[Excerpted data]

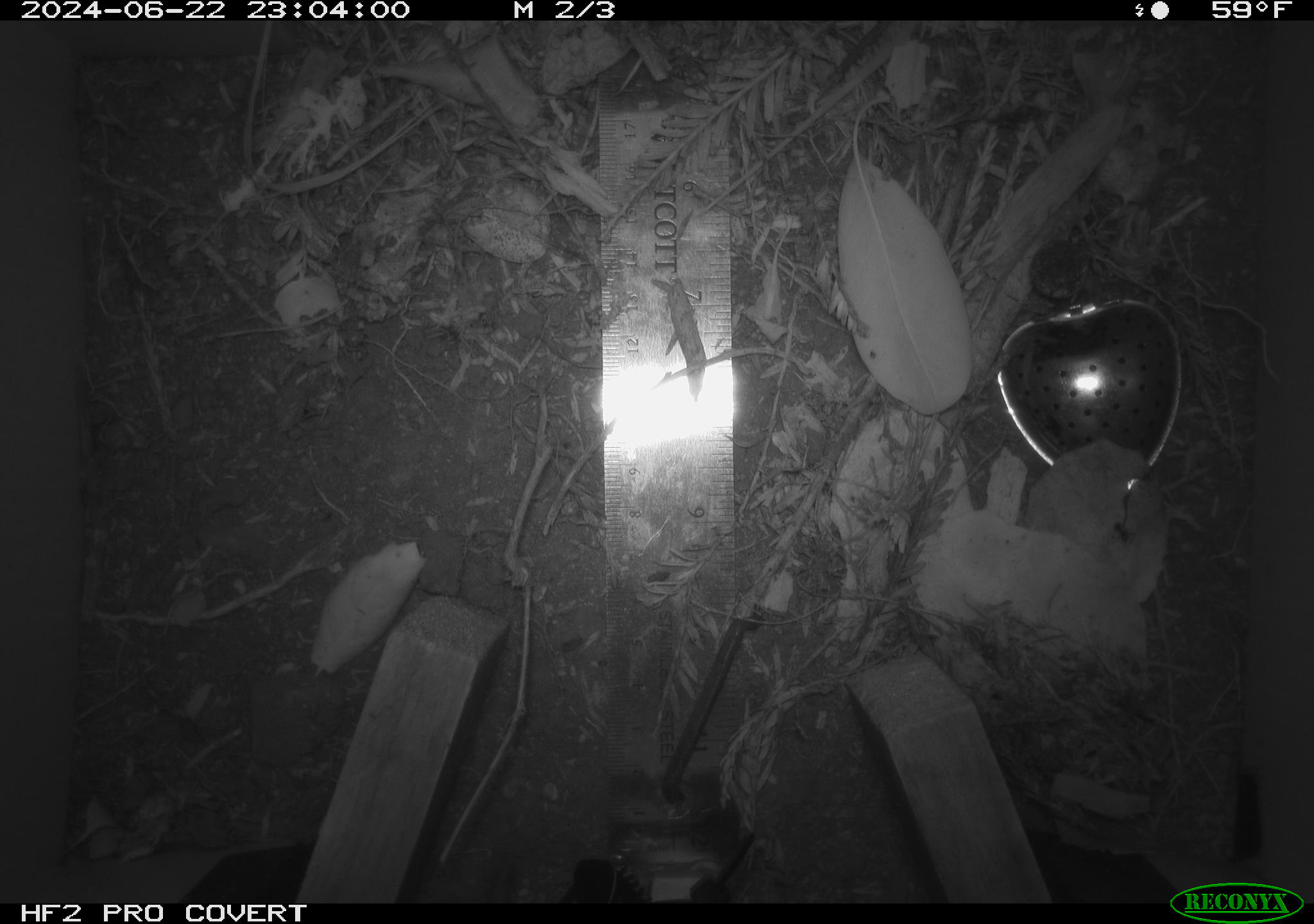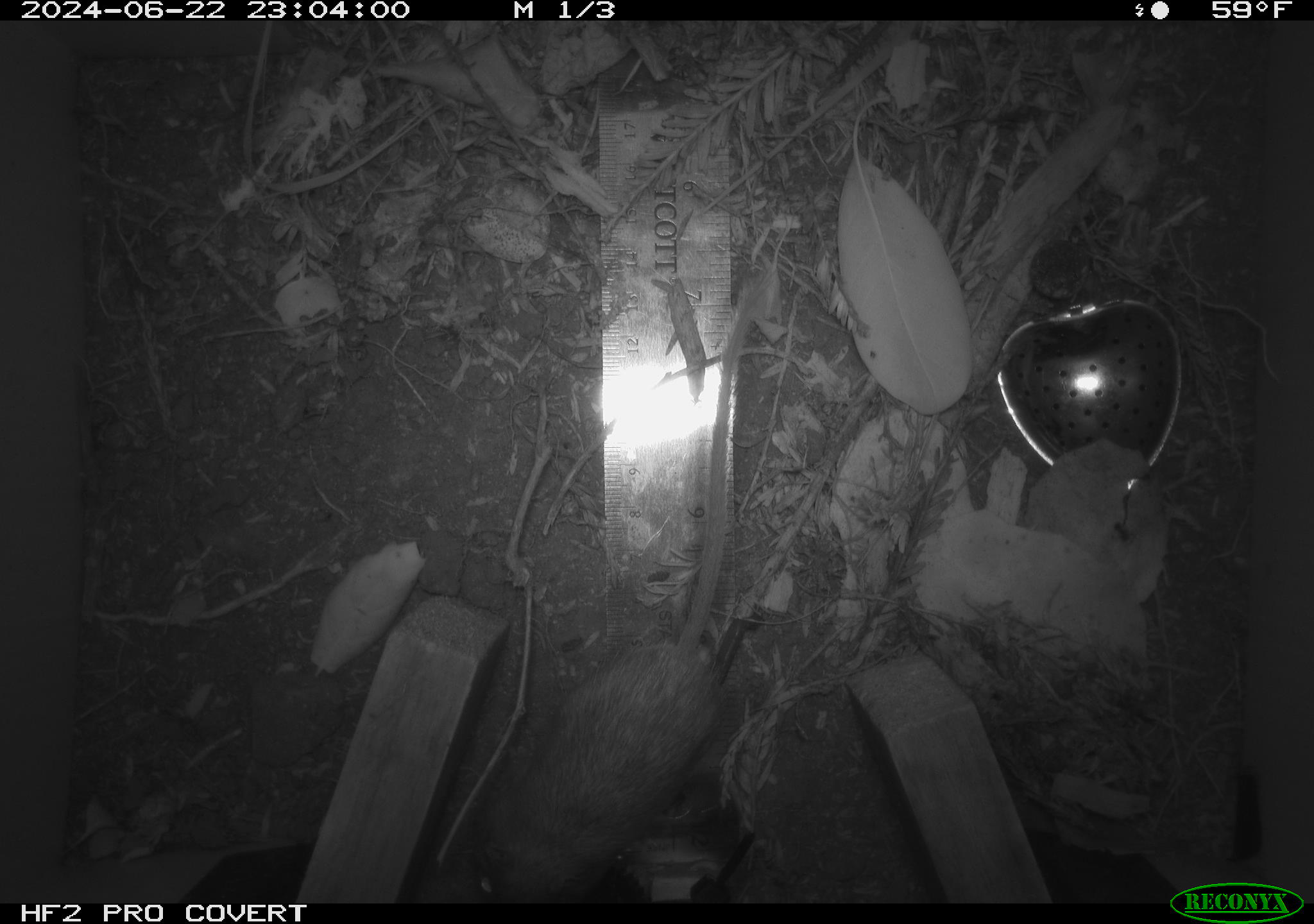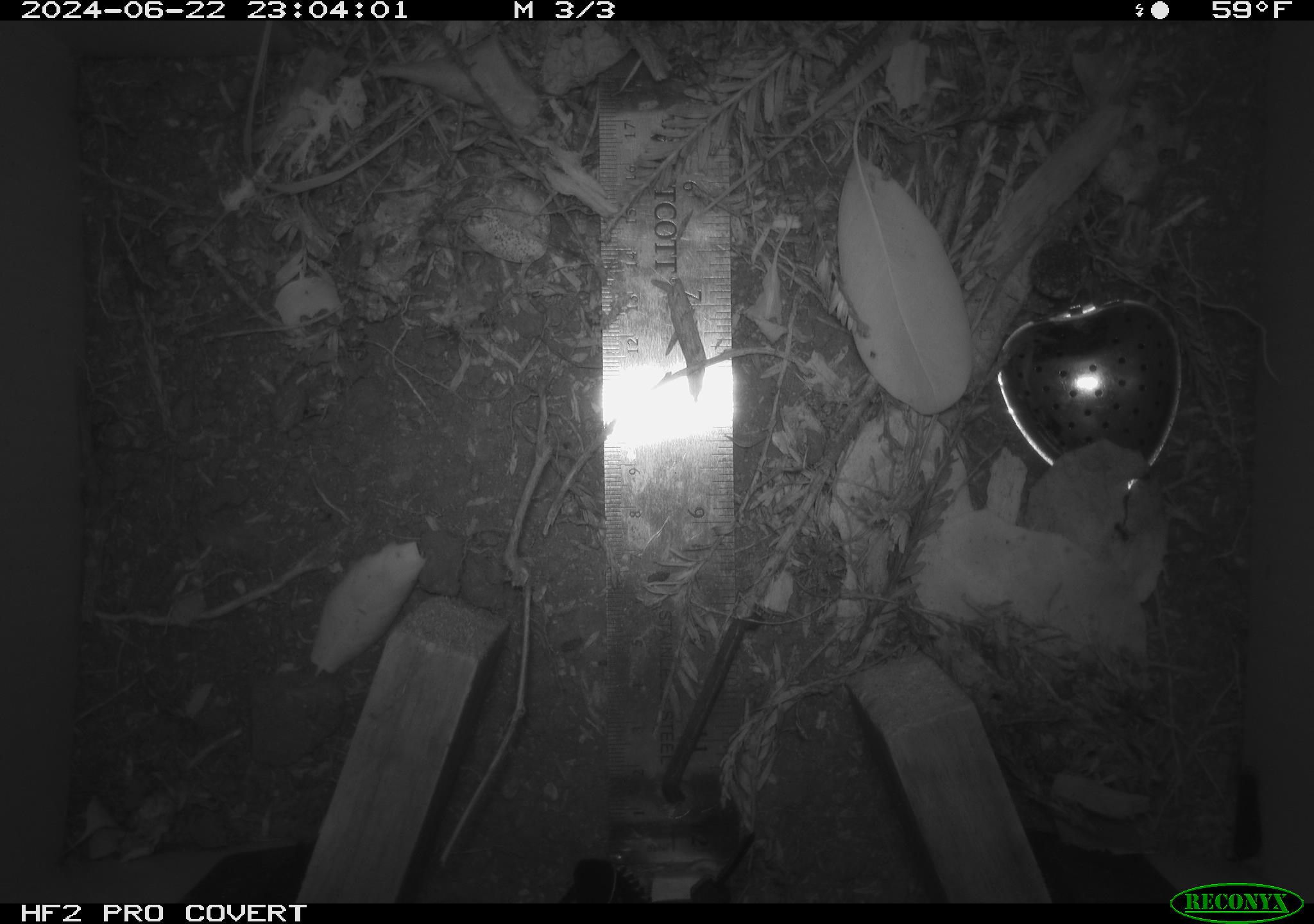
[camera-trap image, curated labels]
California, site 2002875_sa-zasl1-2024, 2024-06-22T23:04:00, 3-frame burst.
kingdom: Animalia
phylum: Chordata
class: Mammalia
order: Rodentia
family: Heteromyidae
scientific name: Perognathinae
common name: pocket mice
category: perognathinae subfamily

[/Excerpted data]

*What you need to do*. A verbatim copy of the records is expected, from their first line through the line with "common name: pocket mice", inclusive, with the pictures removed.

*Expected output*.
[camera-trap image, curated labels]
California, site 2002875_sa-zasl1-2024, 2024-06-22T23:04:00, 3-frame burst.
kingdom: Animalia
phylum: Chordata
class: Mammalia
order: Rodentia
family: Heteromyidae
scientific name: Perognathinae
common name: pocket mice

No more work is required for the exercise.